狐狸精哪里听话,笑道:“多管闲事,又来一个送死的,口无遮拦,满嘴喷粪,看你姑奶奶不打杀你,来解我心头之恨。”

济公对夜游神喊道:“休要伤她性命,将她领回去服罪。”

夜游神回道:“好吧,就依圣僧。”

说完,从手里放出一道红绫子,这红绫子可不比普通的,上面金书二十四山九宫数及南无唵嘛呢叭咪吽六个字。
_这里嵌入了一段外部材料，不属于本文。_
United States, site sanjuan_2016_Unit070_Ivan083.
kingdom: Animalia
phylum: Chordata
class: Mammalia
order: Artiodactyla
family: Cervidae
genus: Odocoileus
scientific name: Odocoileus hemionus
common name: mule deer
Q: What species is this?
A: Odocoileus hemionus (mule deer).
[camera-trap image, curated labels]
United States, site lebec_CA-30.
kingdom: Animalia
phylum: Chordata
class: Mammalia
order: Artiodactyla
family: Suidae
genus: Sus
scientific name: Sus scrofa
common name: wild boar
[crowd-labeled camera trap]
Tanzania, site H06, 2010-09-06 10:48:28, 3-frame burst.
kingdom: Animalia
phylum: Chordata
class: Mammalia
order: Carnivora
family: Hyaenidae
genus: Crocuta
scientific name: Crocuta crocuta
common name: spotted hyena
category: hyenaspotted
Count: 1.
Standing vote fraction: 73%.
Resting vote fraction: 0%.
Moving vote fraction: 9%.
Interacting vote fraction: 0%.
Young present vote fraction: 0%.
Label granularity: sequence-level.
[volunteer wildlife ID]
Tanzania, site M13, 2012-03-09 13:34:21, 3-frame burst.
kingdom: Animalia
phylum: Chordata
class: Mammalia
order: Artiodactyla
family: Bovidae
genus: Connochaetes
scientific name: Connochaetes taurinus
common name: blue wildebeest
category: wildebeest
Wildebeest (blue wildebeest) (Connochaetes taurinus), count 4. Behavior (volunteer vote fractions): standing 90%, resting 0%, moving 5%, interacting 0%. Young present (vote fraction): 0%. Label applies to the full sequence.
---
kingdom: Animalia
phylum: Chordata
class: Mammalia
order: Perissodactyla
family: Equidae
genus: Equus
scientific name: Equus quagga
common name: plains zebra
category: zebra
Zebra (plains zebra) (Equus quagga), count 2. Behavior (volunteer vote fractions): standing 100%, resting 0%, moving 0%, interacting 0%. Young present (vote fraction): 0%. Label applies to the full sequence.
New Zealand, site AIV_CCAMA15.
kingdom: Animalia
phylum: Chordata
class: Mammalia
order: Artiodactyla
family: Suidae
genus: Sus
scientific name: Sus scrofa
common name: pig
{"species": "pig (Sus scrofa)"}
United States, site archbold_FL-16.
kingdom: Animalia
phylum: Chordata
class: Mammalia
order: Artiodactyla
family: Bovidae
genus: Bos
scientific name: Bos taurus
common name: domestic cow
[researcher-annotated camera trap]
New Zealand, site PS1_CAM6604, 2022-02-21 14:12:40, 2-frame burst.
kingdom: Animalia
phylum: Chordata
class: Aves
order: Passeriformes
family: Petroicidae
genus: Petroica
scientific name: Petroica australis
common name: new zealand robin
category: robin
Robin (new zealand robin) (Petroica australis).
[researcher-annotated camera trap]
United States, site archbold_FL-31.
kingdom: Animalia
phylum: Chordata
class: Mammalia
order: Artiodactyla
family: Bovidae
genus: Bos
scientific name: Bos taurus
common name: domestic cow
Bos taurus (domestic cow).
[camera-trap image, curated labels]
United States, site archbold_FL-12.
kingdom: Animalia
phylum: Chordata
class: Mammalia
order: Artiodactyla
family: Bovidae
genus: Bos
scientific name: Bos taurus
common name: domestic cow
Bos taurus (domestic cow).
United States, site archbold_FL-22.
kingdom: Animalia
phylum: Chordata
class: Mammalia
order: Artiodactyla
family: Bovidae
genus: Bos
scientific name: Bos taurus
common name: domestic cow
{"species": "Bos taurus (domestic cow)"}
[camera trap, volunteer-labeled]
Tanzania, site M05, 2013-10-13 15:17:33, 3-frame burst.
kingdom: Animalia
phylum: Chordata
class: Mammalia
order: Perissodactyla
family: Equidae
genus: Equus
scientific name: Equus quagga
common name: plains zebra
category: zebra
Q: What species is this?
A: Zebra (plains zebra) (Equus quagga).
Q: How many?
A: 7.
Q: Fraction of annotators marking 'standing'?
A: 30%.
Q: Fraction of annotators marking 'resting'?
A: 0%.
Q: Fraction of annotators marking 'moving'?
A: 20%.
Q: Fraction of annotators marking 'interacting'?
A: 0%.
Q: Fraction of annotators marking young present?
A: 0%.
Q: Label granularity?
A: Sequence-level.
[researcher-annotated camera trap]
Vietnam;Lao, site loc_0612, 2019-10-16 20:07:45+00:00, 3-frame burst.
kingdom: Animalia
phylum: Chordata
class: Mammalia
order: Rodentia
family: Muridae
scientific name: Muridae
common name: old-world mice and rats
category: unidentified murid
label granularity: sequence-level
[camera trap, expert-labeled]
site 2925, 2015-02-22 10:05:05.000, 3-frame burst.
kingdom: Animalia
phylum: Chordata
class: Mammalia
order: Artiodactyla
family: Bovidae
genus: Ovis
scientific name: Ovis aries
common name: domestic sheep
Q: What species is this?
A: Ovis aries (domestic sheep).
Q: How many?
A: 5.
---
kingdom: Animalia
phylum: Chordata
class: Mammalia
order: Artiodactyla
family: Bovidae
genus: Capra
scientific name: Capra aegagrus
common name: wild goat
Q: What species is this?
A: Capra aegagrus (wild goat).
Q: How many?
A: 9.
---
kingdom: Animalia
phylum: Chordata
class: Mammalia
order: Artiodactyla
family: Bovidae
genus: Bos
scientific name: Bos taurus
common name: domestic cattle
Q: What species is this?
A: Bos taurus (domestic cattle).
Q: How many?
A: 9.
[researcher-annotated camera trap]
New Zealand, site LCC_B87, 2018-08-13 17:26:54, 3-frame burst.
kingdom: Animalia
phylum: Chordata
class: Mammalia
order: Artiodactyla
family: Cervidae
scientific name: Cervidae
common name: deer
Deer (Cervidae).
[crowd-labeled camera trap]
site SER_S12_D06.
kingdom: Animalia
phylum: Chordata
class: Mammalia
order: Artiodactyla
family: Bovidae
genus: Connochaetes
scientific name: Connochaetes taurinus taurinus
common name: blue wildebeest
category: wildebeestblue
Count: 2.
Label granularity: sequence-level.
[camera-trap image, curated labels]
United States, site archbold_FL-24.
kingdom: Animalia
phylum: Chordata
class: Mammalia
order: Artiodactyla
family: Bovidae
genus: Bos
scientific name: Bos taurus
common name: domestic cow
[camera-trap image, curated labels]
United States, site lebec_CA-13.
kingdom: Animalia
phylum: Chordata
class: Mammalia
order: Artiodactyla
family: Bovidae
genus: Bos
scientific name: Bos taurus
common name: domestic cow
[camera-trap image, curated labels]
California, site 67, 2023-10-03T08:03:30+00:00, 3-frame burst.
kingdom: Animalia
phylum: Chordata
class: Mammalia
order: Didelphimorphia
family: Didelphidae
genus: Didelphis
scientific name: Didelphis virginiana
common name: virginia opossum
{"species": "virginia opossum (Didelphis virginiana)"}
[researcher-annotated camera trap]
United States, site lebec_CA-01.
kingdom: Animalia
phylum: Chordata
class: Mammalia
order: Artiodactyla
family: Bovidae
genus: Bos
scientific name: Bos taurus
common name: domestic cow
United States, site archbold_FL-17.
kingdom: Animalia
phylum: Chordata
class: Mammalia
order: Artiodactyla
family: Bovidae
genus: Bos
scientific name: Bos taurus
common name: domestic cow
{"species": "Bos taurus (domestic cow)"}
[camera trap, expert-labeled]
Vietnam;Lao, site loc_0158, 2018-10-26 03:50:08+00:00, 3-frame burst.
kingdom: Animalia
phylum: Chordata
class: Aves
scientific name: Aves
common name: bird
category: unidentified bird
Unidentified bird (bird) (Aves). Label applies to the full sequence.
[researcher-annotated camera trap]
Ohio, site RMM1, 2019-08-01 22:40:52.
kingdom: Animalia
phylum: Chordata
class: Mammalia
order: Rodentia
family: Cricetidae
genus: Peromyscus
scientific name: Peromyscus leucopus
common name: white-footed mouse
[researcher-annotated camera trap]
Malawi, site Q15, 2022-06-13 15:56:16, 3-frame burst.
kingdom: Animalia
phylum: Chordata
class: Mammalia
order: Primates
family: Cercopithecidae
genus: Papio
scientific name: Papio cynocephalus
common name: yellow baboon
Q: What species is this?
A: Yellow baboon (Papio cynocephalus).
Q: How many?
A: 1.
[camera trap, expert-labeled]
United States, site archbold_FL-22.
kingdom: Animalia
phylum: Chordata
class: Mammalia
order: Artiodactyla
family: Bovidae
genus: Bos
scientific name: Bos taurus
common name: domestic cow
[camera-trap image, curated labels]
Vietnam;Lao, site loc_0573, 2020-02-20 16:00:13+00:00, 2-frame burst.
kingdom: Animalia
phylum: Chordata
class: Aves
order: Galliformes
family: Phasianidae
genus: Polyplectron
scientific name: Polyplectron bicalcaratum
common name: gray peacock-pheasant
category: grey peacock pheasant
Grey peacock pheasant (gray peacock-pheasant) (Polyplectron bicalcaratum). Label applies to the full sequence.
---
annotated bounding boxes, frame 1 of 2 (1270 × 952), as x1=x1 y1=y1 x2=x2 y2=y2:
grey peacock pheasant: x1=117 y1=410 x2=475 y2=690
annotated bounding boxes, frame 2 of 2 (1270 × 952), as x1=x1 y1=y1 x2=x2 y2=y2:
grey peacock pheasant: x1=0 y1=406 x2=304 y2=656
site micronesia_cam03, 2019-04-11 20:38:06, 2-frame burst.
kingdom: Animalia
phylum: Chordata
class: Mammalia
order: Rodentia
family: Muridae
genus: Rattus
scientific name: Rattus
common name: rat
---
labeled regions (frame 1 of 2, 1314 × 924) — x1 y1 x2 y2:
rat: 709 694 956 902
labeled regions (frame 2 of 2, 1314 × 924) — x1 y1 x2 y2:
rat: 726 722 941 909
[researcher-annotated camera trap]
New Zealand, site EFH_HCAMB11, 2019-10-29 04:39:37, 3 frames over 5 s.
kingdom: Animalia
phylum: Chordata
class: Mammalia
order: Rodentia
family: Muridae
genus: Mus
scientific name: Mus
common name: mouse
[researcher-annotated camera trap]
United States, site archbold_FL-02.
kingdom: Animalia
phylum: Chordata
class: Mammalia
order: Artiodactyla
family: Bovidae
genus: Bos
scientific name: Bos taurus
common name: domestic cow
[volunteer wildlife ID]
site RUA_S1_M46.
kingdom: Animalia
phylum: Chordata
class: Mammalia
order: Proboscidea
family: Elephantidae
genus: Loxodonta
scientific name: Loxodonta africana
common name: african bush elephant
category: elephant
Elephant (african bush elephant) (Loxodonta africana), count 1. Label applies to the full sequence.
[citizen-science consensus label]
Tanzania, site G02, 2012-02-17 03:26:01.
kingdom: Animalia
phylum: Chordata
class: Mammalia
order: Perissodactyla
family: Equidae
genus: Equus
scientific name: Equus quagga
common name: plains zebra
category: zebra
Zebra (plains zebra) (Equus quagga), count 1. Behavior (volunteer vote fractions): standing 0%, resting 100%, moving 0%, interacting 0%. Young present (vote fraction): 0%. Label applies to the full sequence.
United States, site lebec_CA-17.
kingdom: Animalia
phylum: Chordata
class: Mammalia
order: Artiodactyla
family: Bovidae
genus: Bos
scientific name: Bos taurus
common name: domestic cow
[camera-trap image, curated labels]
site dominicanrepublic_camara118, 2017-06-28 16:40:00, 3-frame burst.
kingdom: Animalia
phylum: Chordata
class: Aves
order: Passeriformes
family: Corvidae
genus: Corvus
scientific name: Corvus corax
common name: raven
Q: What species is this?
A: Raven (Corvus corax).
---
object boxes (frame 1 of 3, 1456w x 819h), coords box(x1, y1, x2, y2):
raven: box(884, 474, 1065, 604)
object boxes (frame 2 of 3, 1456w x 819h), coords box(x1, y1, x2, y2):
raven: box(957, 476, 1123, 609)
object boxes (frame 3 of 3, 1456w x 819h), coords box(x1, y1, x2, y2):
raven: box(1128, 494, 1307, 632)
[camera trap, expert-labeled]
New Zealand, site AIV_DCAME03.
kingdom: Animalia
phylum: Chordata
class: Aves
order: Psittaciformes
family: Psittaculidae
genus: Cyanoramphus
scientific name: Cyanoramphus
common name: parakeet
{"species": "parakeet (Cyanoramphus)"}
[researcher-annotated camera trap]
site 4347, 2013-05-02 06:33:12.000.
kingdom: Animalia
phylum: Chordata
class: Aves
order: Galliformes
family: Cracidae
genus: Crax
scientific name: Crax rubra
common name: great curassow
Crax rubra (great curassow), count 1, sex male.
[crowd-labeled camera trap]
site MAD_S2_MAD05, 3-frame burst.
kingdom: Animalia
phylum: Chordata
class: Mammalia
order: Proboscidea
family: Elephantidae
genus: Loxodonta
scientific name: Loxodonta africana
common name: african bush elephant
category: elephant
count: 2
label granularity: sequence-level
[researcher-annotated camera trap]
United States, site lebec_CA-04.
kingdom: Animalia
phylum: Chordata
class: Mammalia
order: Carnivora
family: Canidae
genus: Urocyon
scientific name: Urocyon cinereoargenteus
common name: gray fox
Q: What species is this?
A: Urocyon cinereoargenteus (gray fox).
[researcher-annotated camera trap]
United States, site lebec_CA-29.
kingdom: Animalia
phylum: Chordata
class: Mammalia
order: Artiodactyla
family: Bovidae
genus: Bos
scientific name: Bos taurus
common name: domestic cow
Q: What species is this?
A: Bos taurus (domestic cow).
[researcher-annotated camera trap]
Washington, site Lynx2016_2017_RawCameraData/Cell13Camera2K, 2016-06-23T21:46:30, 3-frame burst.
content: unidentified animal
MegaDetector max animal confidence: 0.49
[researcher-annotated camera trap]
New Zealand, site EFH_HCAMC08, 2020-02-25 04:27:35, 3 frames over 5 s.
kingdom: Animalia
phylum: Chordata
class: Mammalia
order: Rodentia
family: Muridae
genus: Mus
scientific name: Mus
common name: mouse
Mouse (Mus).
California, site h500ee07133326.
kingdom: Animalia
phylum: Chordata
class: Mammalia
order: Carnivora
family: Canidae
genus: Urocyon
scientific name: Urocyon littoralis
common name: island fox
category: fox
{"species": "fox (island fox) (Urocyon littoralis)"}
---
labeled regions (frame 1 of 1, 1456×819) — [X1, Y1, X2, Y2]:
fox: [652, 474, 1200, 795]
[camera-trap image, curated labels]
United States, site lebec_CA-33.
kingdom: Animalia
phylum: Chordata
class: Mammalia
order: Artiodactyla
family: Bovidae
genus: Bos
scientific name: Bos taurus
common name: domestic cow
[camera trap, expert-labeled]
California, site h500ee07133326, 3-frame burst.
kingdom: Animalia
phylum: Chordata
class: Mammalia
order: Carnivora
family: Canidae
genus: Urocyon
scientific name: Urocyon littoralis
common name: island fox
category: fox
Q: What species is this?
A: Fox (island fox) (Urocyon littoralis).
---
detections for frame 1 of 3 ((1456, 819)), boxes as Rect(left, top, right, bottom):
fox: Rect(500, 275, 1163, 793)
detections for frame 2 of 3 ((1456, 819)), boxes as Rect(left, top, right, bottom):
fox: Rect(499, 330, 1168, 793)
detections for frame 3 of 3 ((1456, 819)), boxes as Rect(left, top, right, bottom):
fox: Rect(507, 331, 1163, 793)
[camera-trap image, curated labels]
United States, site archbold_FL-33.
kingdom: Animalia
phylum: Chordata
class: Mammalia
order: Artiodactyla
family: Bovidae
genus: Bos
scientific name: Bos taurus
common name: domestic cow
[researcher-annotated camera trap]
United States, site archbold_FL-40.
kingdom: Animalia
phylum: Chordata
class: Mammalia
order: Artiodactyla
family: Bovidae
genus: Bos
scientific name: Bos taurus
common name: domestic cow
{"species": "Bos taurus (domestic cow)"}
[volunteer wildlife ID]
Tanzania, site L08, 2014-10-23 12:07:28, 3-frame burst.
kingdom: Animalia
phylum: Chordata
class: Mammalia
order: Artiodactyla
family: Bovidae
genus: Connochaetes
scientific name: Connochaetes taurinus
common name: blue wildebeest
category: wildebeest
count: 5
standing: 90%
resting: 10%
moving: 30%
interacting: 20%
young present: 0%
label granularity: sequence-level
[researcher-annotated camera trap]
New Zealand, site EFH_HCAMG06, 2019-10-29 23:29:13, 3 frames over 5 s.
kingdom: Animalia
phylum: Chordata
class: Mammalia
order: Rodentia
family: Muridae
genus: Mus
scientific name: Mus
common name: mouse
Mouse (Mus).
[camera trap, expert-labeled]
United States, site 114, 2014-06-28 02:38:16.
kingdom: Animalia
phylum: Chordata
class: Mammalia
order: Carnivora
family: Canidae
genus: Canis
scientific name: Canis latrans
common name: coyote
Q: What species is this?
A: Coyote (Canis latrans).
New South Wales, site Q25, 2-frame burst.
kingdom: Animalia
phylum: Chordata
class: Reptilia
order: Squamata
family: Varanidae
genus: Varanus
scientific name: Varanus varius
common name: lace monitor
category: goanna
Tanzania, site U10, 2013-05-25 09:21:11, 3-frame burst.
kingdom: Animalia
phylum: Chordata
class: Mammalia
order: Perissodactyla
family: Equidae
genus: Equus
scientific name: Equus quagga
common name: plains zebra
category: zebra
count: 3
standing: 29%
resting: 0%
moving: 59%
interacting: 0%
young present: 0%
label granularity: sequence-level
还没等狐狸精缓过神来,红绫子就将她的手脚全都绑住了,任凭狐狸精怎么挣扎,都难以挣脱。

济公笑道:“妙妙妙,烦请夜游神将她带回去,交四山山神处置,劝他皈依,以成正果。”

夜游神道:“我会的”话毕,就押着狐狸精消失在云端深处。

第二天,济公就将狐狸精服罪的事与金萍姊妹俩说了,二人闻言,心中十分高兴。

下午,济公将姊妹俩带到姥姥家中,叫她好生照看。然后又将雪娘、智儿遇难的事都说了一遍,堂上双亲听后,无不悲恸哀声,双泪涌流。

傍晚,二老又叫设宴席款待济公的就命之恩,济公也不好推辞,只好应承。翌日,济公要走,众人拉着不舍,没耐何,在此盘桓了近有四五天方才离去。

佛云:修行容易遇师难不遇明师总是闲

自作聪明空费力盲修瞎炼也徒然

毕竟不知后事如何?请听下集分解。